Why Do We Ask Mary to Pray for Us?

“After her Son’s Ascension, Mary ‘aided the beginnings of the Church by her prayers.’ In her association with the apostles and several women, ‘we also see Mary by her prayers imploring the gift of the Spirit, who had already overshadowed her in the Annunciation.’” (CCC 965)

Francisco de Zurbarán, “The Family of the Virgin,” ca. 1650
Francisco de Zurbarán, “The Family of the Virgin,” ca. 1650 (photo: Public Domain)

In the Epistle of James (5:16) we read, “The prayer of a righteous man has great power in its effects.”

Two verses earlier (5:14-15), James writes:

Is any among you sick?

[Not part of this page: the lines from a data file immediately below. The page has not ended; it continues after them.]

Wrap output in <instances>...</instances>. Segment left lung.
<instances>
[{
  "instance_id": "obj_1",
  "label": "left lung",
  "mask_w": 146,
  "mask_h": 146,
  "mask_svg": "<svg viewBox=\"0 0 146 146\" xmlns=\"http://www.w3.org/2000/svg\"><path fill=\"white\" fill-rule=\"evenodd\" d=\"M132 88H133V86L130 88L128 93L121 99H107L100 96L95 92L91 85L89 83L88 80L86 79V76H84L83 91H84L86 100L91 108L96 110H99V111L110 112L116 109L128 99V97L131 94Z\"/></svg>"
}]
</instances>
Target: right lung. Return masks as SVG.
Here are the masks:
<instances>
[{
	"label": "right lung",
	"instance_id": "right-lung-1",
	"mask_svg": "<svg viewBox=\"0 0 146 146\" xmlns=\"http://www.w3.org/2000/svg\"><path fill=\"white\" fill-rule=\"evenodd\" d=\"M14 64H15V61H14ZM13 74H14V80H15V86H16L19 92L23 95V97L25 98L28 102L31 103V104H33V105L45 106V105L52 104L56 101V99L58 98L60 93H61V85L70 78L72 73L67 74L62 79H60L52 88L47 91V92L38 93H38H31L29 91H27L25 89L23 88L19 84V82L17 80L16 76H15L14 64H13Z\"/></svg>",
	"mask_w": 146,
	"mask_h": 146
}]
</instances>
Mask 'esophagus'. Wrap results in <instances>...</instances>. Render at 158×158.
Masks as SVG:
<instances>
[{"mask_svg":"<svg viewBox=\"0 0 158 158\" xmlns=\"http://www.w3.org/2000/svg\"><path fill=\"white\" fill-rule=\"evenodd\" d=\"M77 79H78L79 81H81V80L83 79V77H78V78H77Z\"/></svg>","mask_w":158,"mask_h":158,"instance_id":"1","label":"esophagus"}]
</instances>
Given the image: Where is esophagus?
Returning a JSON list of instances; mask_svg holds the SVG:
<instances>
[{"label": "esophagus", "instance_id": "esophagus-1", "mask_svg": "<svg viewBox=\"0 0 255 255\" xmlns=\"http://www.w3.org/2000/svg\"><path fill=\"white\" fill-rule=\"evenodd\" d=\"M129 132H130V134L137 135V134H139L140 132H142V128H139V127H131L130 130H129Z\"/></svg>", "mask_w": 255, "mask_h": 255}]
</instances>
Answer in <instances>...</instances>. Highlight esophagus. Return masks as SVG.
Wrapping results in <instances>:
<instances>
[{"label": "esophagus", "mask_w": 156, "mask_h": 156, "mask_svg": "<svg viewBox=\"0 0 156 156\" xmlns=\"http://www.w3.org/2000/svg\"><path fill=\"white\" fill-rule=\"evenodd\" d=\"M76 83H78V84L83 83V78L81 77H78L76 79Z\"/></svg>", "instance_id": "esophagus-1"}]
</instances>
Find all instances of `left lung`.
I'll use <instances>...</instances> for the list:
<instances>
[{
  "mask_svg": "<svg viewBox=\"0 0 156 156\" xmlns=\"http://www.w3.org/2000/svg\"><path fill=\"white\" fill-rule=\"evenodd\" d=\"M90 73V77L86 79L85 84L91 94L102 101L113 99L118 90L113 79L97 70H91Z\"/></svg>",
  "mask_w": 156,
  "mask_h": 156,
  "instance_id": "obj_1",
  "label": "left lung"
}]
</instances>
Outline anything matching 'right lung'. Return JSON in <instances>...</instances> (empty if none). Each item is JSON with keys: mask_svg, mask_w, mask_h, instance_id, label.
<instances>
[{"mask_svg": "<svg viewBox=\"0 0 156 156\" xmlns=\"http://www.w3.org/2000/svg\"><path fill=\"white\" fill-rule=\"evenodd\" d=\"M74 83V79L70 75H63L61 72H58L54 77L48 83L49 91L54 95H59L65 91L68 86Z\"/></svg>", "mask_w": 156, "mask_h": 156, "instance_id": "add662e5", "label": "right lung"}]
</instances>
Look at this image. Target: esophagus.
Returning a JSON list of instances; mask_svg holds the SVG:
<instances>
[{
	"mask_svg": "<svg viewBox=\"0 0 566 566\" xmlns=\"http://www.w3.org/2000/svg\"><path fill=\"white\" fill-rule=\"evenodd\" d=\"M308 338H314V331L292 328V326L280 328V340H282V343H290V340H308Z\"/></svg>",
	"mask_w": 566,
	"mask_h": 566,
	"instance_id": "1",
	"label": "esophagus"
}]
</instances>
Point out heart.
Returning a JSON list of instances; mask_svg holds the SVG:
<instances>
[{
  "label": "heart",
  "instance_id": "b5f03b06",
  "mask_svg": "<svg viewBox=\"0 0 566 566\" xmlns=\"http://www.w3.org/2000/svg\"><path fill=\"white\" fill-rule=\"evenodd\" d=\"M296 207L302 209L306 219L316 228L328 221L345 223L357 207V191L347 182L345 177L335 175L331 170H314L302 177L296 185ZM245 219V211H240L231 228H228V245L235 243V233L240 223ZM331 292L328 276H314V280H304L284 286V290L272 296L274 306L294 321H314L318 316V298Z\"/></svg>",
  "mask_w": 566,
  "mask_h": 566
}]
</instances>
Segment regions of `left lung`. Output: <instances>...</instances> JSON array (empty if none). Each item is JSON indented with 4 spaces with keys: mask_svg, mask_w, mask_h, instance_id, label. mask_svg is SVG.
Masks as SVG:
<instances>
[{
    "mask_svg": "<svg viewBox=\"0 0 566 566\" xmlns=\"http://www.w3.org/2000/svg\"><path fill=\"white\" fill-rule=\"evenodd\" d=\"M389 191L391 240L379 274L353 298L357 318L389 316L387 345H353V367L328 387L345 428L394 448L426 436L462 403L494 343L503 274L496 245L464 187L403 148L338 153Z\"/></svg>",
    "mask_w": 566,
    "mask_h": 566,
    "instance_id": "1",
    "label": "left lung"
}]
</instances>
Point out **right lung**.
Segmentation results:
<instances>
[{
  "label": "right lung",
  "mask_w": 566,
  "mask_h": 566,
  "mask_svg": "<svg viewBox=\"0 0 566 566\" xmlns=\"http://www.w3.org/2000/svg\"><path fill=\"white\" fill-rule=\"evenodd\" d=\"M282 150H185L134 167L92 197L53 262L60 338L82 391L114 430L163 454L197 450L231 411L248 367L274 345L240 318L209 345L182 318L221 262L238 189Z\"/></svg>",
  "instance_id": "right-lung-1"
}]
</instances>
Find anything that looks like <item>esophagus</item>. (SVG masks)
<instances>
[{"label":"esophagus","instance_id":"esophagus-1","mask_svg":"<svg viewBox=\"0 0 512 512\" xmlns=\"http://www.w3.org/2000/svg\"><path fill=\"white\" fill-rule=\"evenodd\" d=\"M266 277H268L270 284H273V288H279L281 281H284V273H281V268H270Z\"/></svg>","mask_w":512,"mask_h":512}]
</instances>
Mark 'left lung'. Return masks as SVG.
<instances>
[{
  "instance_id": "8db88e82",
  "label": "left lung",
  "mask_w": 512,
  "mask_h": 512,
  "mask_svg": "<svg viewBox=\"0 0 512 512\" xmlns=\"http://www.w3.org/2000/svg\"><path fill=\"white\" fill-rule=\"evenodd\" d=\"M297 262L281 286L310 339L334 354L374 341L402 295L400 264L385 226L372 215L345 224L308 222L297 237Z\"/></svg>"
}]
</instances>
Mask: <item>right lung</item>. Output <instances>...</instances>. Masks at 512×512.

Let him call for the elders of the church, and let them pray over him, anointing him with oil in the name of the Lord; and the prayer of faith will save the sick man ...

So these three verses express the idea that we should seek out holy men and women to pray for us, and that their prayers have a lot more effect than our own. One could say that it is wise, efficient spiritual practice. And that’s what lies behind asking Mary (and the saints) to intercede. We are asking them not to answer the prayers themselves, but to go to God, who alone answers prayers. But even if it appears in Catholic prayers and devotional literature that they’re the ones answering our prayers, it is only by the direct power of God; he brought it about.

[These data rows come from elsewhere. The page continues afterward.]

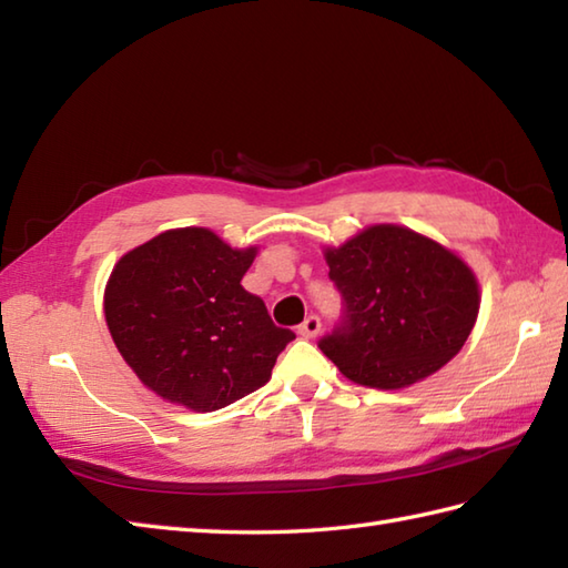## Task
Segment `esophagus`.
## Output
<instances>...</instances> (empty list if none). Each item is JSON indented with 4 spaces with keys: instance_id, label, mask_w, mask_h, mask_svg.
I'll return each mask as SVG.
<instances>
[{
    "instance_id": "obj_1",
    "label": "esophagus",
    "mask_w": 568,
    "mask_h": 568,
    "mask_svg": "<svg viewBox=\"0 0 568 568\" xmlns=\"http://www.w3.org/2000/svg\"><path fill=\"white\" fill-rule=\"evenodd\" d=\"M320 327H322L320 317H317V315H310V317L303 322V325L297 327V335L305 337V339H313V337L320 335Z\"/></svg>"
}]
</instances>
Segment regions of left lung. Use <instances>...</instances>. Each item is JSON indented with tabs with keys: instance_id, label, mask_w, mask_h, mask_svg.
I'll use <instances>...</instances> for the list:
<instances>
[{
	"instance_id": "8db88e82",
	"label": "left lung",
	"mask_w": 568,
	"mask_h": 568,
	"mask_svg": "<svg viewBox=\"0 0 568 568\" xmlns=\"http://www.w3.org/2000/svg\"><path fill=\"white\" fill-rule=\"evenodd\" d=\"M344 297L342 325L320 349L354 384L406 388L436 374L470 337L480 285L458 253L398 224L327 246Z\"/></svg>"
}]
</instances>
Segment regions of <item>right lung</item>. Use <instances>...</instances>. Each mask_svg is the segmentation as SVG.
Listing matches in <instances>:
<instances>
[{"mask_svg":"<svg viewBox=\"0 0 568 568\" xmlns=\"http://www.w3.org/2000/svg\"><path fill=\"white\" fill-rule=\"evenodd\" d=\"M258 248H231L214 231L170 229L115 263L103 313L122 359L160 398L216 410L271 379L295 339L263 300L243 291Z\"/></svg>","mask_w":568,"mask_h":568,"instance_id":"obj_1","label":"right lung"}]
</instances>
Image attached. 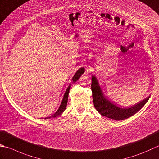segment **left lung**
<instances>
[{"mask_svg": "<svg viewBox=\"0 0 159 159\" xmlns=\"http://www.w3.org/2000/svg\"><path fill=\"white\" fill-rule=\"evenodd\" d=\"M91 88L92 91L93 102H94L96 110L102 116L116 120L126 119L138 112L144 106L150 97V96H148L144 100L133 106L127 108H121L113 104L105 97L98 80L94 76H92Z\"/></svg>", "mask_w": 159, "mask_h": 159, "instance_id": "obj_1", "label": "left lung"}]
</instances>
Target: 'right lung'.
Returning a JSON list of instances; mask_svg holds the SVG:
<instances>
[{"instance_id": "add662e5", "label": "right lung", "mask_w": 159, "mask_h": 159, "mask_svg": "<svg viewBox=\"0 0 159 159\" xmlns=\"http://www.w3.org/2000/svg\"><path fill=\"white\" fill-rule=\"evenodd\" d=\"M84 71H85V69H84L83 67L80 68V69L75 73V74H74V76H73L72 79H71V80H72V81H71V83H74L76 82L77 80L79 79V78L81 76L82 74L84 73ZM71 83L70 84L69 86H68L66 92H65V94H64L63 101H62L60 107H59V108L58 109V110L56 111V112L54 114H52L51 116L45 118V119H50V118L58 117V116H60V115L65 111V110L66 109V107H67V100H68V95H69V92H70V88H71Z\"/></svg>"}]
</instances>
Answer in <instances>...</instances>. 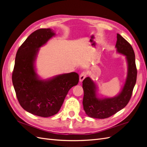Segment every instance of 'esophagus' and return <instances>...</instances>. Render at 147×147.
Instances as JSON below:
<instances>
[{
	"mask_svg": "<svg viewBox=\"0 0 147 147\" xmlns=\"http://www.w3.org/2000/svg\"><path fill=\"white\" fill-rule=\"evenodd\" d=\"M87 72H83L80 75V82H82L83 80L86 78V75H87Z\"/></svg>",
	"mask_w": 147,
	"mask_h": 147,
	"instance_id": "esophagus-1",
	"label": "esophagus"
}]
</instances>
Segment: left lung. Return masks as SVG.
<instances>
[{
    "instance_id": "left-lung-1",
    "label": "left lung",
    "mask_w": 147,
    "mask_h": 147,
    "mask_svg": "<svg viewBox=\"0 0 147 147\" xmlns=\"http://www.w3.org/2000/svg\"><path fill=\"white\" fill-rule=\"evenodd\" d=\"M115 47L118 53L126 56L127 63V77L119 94L113 97H97L96 84L90 77L83 81V109L88 117L104 119L109 118L125 107L129 101L137 80V68L134 51L130 43L117 34Z\"/></svg>"
}]
</instances>
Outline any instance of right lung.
Wrapping results in <instances>:
<instances>
[{
  "label": "right lung",
  "instance_id": "right-lung-1",
  "mask_svg": "<svg viewBox=\"0 0 147 147\" xmlns=\"http://www.w3.org/2000/svg\"><path fill=\"white\" fill-rule=\"evenodd\" d=\"M55 33L51 29L34 31L19 48L12 74L17 99L26 111L41 117L59 112L70 89L77 85L79 75L71 72L42 80L35 71V61L42 47Z\"/></svg>",
  "mask_w": 147,
  "mask_h": 147
}]
</instances>
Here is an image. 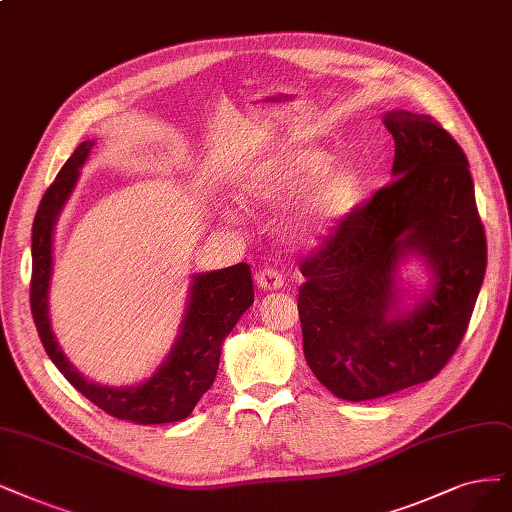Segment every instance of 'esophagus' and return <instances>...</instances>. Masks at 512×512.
<instances>
[{
	"label": "esophagus",
	"instance_id": "obj_1",
	"mask_svg": "<svg viewBox=\"0 0 512 512\" xmlns=\"http://www.w3.org/2000/svg\"><path fill=\"white\" fill-rule=\"evenodd\" d=\"M257 285L261 291H278L285 287V276H282L278 270H272V268H266V270H259L257 276Z\"/></svg>",
	"mask_w": 512,
	"mask_h": 512
}]
</instances>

A Protestant whose video I critiqued cited a prayer that asked the Blessed Virgin Mary to “grant us grace.” This, of course, sounds horrendous and blasphemous to Protestant ears. But I don’t see how, with sufficient reflection. In the Bible, there are many passages that describe grace being distributed by someone other than God (2 Corinthians 4:15; Ephesians 3:2; 4:29; 1 Peter 4:10; Revelation 1:4), and even of salvation channeled from God through human beings (Romans 11:13; 1 Corinthians 1:21; 7:16; 9:19-22; 2 Corinthians 1:6; 1 Timothy 4:16; 2 Timothy 2:10; James 5:20; 1 Peter 3:1). Protestants read and accept all those passages and never dream that they interfere with God’s sole prerogative as [the ultimate] grace-giver and savior. So why can’t they accept the same language applied to Mary, who is a creature just like St. Paul and the others? I see no essential difference. 

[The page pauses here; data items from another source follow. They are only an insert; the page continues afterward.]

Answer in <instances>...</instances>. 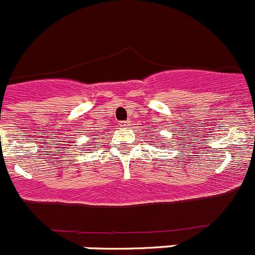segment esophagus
Masks as SVG:
<instances>
[{
    "label": "esophagus",
    "mask_w": 255,
    "mask_h": 255,
    "mask_svg": "<svg viewBox=\"0 0 255 255\" xmlns=\"http://www.w3.org/2000/svg\"><path fill=\"white\" fill-rule=\"evenodd\" d=\"M129 125H130V121H123V123H120L121 128H128Z\"/></svg>",
    "instance_id": "1"
}]
</instances>
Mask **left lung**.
I'll list each match as a JSON object with an SVG mask.
<instances>
[{
    "label": "left lung",
    "mask_w": 255,
    "mask_h": 255,
    "mask_svg": "<svg viewBox=\"0 0 255 255\" xmlns=\"http://www.w3.org/2000/svg\"><path fill=\"white\" fill-rule=\"evenodd\" d=\"M161 144H162V145H163V144H164V143H161Z\"/></svg>",
    "instance_id": "1"
}]
</instances>
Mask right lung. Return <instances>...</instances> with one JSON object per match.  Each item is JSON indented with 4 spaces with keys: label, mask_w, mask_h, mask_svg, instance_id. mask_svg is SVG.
<instances>
[{
    "label": "right lung",
    "mask_w": 255,
    "mask_h": 255,
    "mask_svg": "<svg viewBox=\"0 0 255 255\" xmlns=\"http://www.w3.org/2000/svg\"><path fill=\"white\" fill-rule=\"evenodd\" d=\"M94 138H96V136H94Z\"/></svg>",
    "instance_id": "right-lung-1"
}]
</instances>
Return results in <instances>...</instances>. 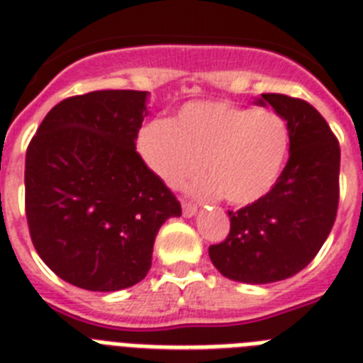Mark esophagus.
<instances>
[{
	"mask_svg": "<svg viewBox=\"0 0 363 363\" xmlns=\"http://www.w3.org/2000/svg\"><path fill=\"white\" fill-rule=\"evenodd\" d=\"M182 208H184L185 217H193V215L199 211V208H196L193 202H184V203H182Z\"/></svg>",
	"mask_w": 363,
	"mask_h": 363,
	"instance_id": "34e87169",
	"label": "esophagus"
}]
</instances>
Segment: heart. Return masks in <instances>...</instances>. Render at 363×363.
<instances>
[{
    "label": "heart",
    "mask_w": 363,
    "mask_h": 363,
    "mask_svg": "<svg viewBox=\"0 0 363 363\" xmlns=\"http://www.w3.org/2000/svg\"><path fill=\"white\" fill-rule=\"evenodd\" d=\"M145 164L164 185L176 189L203 172L199 193L223 194L247 206L263 199L280 178L289 148L286 122L271 111L228 101H196L172 122L155 121L139 133Z\"/></svg>",
    "instance_id": "1"
}]
</instances>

The deeper we delve into the Bible, the less “controversial” Catholic doctrines are. My Protestant friend cited more of the same prayer, where it states: “Make the Lord our God propitious to me by your merits and prayers.” This is nothing more than what Moses and Abraham (and others) did. Moses said: “I will go up to the Lord; perhaps I can make atonement for your sin” (Exodus 32:30). In Numbers 14:19 Moses prays: “Pardon the iniquity of this people, I pray thee ...” Moses and Aaron stopped a plague that had already “gone forth from the Lord” (Numbers 16:46-48). God proclaimed: “Phinehas ... has turned back my wrath from the people of Israel” (Numbers 25:11).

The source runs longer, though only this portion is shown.